_YOUR OBJECTIVE_:
Rewrite the data between the lines holding "Across the items listed as" and "30.0 inches", inclusive, putting "observer" wherever "camera" appears and leaving everything else the same.

━━━ DATA PROVIDED

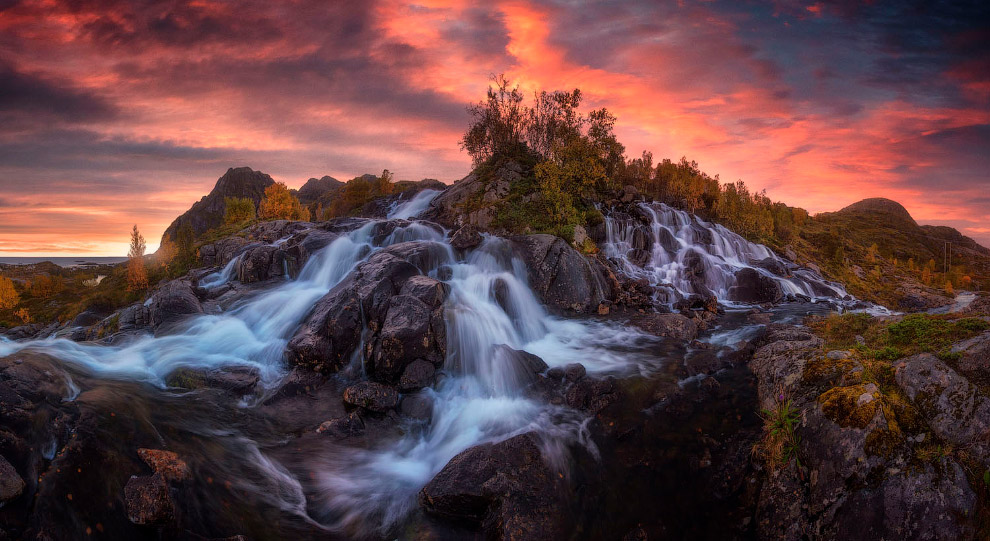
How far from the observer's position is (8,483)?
4.45 metres

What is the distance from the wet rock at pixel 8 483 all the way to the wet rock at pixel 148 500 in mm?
1061

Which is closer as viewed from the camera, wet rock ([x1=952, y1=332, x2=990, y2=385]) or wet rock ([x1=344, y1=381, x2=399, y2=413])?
wet rock ([x1=952, y1=332, x2=990, y2=385])

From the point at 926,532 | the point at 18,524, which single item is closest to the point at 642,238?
the point at 926,532

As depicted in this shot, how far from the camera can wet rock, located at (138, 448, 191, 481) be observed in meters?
5.91

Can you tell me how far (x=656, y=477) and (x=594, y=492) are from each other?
1.61 m

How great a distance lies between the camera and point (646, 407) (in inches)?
463

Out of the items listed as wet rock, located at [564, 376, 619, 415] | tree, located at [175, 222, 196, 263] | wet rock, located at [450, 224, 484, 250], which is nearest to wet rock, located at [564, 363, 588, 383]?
Answer: wet rock, located at [564, 376, 619, 415]

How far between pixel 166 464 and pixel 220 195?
190197 millimetres

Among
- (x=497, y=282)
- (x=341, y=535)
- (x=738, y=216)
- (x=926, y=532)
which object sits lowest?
(x=341, y=535)

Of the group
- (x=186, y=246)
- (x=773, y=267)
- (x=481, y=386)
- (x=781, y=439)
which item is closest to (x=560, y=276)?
(x=481, y=386)

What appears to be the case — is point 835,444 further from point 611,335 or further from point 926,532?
point 611,335

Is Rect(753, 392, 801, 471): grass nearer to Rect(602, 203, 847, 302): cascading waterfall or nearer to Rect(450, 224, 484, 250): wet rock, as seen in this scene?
Rect(450, 224, 484, 250): wet rock

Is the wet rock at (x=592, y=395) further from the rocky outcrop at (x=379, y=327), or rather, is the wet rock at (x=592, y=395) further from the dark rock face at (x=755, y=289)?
the dark rock face at (x=755, y=289)

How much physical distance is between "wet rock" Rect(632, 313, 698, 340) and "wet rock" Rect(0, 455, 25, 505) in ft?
67.4
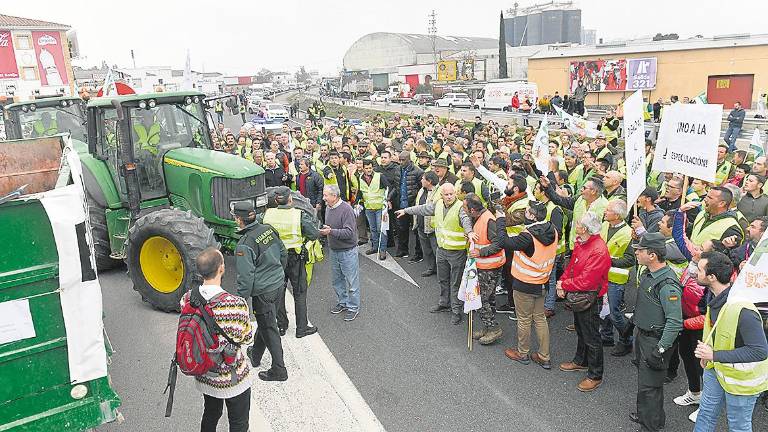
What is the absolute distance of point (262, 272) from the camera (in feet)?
16.5

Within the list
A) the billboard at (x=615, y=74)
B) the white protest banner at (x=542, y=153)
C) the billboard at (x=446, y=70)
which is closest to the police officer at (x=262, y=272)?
the white protest banner at (x=542, y=153)

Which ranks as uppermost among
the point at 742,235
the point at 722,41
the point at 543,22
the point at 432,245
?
the point at 543,22

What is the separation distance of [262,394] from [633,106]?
189 inches

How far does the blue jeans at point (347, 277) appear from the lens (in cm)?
674

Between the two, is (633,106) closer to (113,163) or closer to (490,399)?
(490,399)

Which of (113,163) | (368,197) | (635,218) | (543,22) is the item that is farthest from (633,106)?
(543,22)

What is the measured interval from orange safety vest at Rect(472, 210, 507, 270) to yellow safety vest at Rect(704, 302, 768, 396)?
2500mm

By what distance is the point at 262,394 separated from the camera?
5.18m

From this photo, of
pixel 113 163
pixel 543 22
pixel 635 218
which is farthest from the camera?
pixel 543 22

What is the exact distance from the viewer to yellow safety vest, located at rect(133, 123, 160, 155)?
7.63m

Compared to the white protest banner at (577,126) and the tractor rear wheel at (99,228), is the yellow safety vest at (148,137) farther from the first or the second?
the white protest banner at (577,126)

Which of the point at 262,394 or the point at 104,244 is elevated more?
the point at 104,244

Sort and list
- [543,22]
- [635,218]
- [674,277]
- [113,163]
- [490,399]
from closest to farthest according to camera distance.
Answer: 1. [674,277]
2. [490,399]
3. [635,218]
4. [113,163]
5. [543,22]

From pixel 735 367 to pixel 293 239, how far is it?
4.15 metres
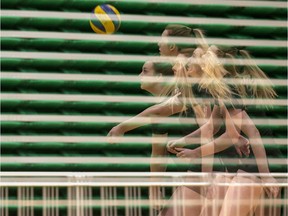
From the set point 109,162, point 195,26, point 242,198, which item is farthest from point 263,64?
point 242,198

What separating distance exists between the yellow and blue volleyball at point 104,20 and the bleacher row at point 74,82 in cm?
20

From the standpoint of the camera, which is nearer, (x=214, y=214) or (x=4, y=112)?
(x=214, y=214)

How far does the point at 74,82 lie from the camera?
873cm

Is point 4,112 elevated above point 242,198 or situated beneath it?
elevated above

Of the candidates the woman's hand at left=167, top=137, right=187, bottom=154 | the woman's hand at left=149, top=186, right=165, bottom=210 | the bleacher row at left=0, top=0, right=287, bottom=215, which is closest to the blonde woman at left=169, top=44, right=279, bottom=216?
the woman's hand at left=167, top=137, right=187, bottom=154

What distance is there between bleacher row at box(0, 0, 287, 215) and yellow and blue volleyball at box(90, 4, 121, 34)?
0.20m

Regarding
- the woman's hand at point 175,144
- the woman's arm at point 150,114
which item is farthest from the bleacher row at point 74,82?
the woman's hand at point 175,144

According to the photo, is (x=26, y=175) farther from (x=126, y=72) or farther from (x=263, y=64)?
(x=263, y=64)

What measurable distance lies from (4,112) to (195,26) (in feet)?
5.21

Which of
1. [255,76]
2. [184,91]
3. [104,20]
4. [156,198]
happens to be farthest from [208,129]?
[104,20]

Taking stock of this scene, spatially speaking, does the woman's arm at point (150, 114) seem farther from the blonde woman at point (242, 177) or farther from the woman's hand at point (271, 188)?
the woman's hand at point (271, 188)

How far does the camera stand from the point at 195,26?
9.16 meters

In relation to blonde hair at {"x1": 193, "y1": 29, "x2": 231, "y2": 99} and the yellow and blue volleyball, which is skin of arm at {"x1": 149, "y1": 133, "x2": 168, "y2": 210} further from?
the yellow and blue volleyball

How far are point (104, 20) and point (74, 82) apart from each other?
0.51 m
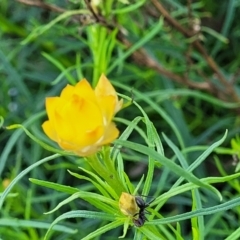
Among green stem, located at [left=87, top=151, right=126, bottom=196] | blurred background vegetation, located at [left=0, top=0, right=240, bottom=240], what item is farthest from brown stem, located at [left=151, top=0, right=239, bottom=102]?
green stem, located at [left=87, top=151, right=126, bottom=196]

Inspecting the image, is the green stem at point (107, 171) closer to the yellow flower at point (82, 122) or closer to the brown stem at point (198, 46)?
the yellow flower at point (82, 122)

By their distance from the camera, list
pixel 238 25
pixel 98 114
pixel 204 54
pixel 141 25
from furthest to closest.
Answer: pixel 238 25
pixel 141 25
pixel 204 54
pixel 98 114

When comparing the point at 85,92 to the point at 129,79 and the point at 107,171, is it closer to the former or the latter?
the point at 107,171

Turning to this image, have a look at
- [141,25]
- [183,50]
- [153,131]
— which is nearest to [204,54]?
[183,50]

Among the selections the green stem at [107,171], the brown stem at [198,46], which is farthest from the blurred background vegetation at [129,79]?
the green stem at [107,171]

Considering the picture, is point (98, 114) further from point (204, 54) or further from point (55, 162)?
point (55, 162)
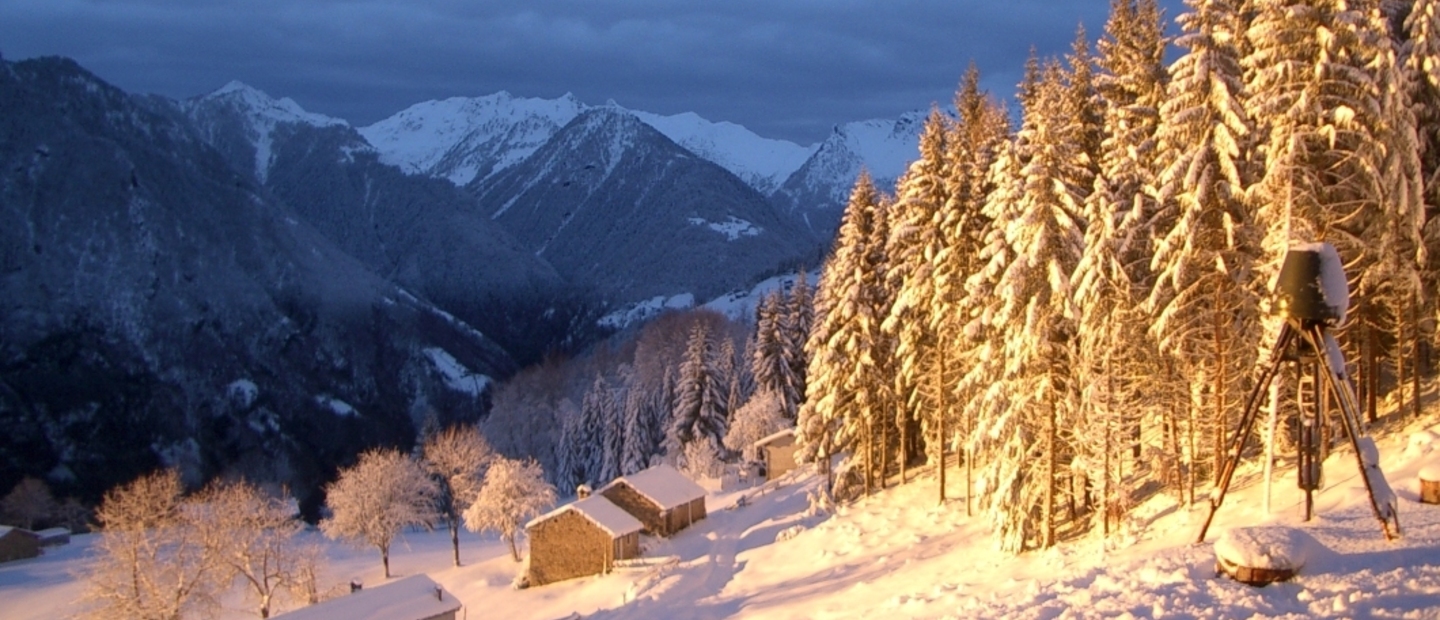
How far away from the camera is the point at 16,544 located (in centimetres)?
6175

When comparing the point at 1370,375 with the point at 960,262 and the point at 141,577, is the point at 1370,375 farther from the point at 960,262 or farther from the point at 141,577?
the point at 141,577

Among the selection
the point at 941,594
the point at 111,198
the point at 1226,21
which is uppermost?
the point at 111,198

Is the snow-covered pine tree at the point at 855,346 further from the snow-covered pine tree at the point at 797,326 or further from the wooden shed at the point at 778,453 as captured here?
the snow-covered pine tree at the point at 797,326

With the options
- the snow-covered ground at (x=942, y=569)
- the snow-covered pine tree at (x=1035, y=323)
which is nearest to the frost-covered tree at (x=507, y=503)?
the snow-covered ground at (x=942, y=569)

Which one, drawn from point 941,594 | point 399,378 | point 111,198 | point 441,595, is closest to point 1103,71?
point 941,594

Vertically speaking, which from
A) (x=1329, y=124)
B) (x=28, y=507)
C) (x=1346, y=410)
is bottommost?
(x=28, y=507)

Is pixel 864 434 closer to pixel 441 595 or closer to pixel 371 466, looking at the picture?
pixel 441 595

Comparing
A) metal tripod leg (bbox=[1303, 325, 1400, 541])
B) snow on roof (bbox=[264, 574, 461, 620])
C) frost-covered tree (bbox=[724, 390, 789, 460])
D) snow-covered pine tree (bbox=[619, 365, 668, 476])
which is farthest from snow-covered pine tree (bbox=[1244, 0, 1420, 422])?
snow-covered pine tree (bbox=[619, 365, 668, 476])

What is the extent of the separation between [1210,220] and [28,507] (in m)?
93.8

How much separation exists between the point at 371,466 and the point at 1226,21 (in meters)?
48.8

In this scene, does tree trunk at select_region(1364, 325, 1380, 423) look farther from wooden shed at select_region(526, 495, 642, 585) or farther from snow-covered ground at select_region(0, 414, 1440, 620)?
wooden shed at select_region(526, 495, 642, 585)

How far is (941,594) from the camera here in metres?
20.1

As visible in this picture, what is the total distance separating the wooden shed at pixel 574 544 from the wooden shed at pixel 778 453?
18.6 m

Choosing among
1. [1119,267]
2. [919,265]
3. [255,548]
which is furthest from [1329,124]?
[255,548]
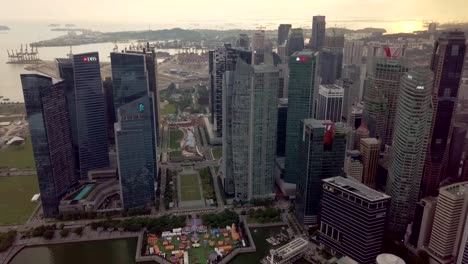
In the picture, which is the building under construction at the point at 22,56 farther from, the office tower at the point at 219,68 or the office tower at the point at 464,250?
the office tower at the point at 464,250

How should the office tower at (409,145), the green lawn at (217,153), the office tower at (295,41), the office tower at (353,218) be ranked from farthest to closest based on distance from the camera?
the office tower at (295,41) → the green lawn at (217,153) → the office tower at (409,145) → the office tower at (353,218)

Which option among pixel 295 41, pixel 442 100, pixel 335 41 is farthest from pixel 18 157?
pixel 335 41

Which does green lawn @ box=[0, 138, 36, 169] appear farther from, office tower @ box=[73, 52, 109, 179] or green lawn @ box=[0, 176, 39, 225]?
office tower @ box=[73, 52, 109, 179]

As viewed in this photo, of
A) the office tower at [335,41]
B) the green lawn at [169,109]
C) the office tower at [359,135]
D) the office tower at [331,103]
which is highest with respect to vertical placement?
the office tower at [335,41]

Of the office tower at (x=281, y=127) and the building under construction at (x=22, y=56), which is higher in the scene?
the building under construction at (x=22, y=56)

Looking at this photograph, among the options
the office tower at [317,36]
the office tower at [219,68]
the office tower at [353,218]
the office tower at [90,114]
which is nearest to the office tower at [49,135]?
the office tower at [90,114]

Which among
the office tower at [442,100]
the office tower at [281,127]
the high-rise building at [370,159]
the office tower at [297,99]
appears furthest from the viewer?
the office tower at [281,127]

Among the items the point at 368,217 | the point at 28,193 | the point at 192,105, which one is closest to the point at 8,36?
the point at 192,105
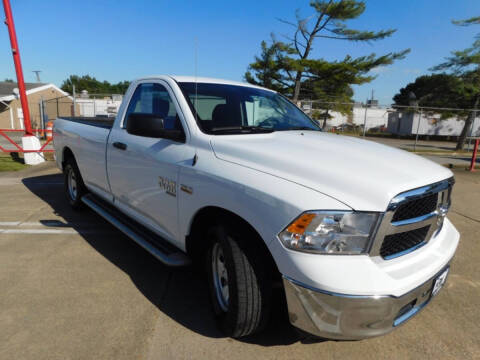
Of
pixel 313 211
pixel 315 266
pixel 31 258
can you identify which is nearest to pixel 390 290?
pixel 315 266

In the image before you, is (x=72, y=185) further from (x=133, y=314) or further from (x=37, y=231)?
(x=133, y=314)

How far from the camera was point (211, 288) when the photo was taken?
2.51 meters

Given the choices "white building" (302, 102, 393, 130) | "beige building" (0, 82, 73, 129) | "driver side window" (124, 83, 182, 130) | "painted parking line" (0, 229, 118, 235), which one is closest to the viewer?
"driver side window" (124, 83, 182, 130)

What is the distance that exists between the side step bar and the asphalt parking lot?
1.32 ft

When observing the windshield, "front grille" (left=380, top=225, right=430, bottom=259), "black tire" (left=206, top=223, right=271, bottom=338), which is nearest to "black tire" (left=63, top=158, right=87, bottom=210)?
the windshield

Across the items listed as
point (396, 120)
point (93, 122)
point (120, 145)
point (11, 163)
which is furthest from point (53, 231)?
point (396, 120)

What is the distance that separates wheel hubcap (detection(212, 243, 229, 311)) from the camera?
2.41 m

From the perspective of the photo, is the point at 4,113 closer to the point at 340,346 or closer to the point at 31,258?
the point at 31,258

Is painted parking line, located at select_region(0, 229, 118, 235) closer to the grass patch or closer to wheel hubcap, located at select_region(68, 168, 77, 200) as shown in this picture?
wheel hubcap, located at select_region(68, 168, 77, 200)

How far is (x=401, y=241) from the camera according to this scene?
1911 millimetres

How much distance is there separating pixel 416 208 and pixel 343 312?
30.0 inches

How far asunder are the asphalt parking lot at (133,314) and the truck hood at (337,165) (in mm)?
954

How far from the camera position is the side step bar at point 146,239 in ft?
8.67

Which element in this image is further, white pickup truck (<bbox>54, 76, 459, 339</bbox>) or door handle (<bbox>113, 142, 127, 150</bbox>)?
door handle (<bbox>113, 142, 127, 150</bbox>)
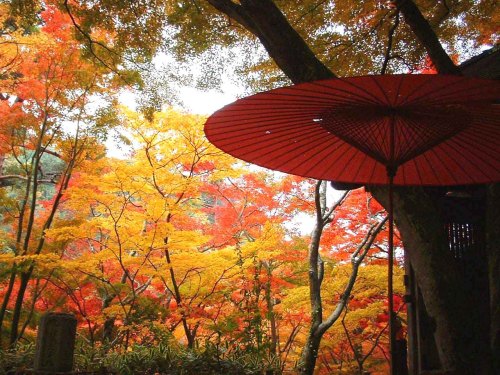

━━━━━━

_CORRECT OUTPUT_:
Across the items listed as
point (396, 120)
point (93, 122)
point (120, 145)
point (11, 163)
which is furthest from point (53, 231)?
point (396, 120)

What is the distance that separates wheel hubcap (detection(212, 243, 229, 311)) from the observer?
2.41 m

From the perspective of the photo, is the point at 4,113 closer to the point at 340,346 or closer to the point at 31,258?
the point at 31,258

Is painted parking line, located at select_region(0, 229, 118, 235) closer to the grass patch or closer to wheel hubcap, located at select_region(68, 168, 77, 200) as shown in this picture?
wheel hubcap, located at select_region(68, 168, 77, 200)

How far is (x=401, y=241) from the observer according to this scene?
1911 millimetres

How much distance is there separating pixel 416 208 and pixel 343 312?
30.0 inches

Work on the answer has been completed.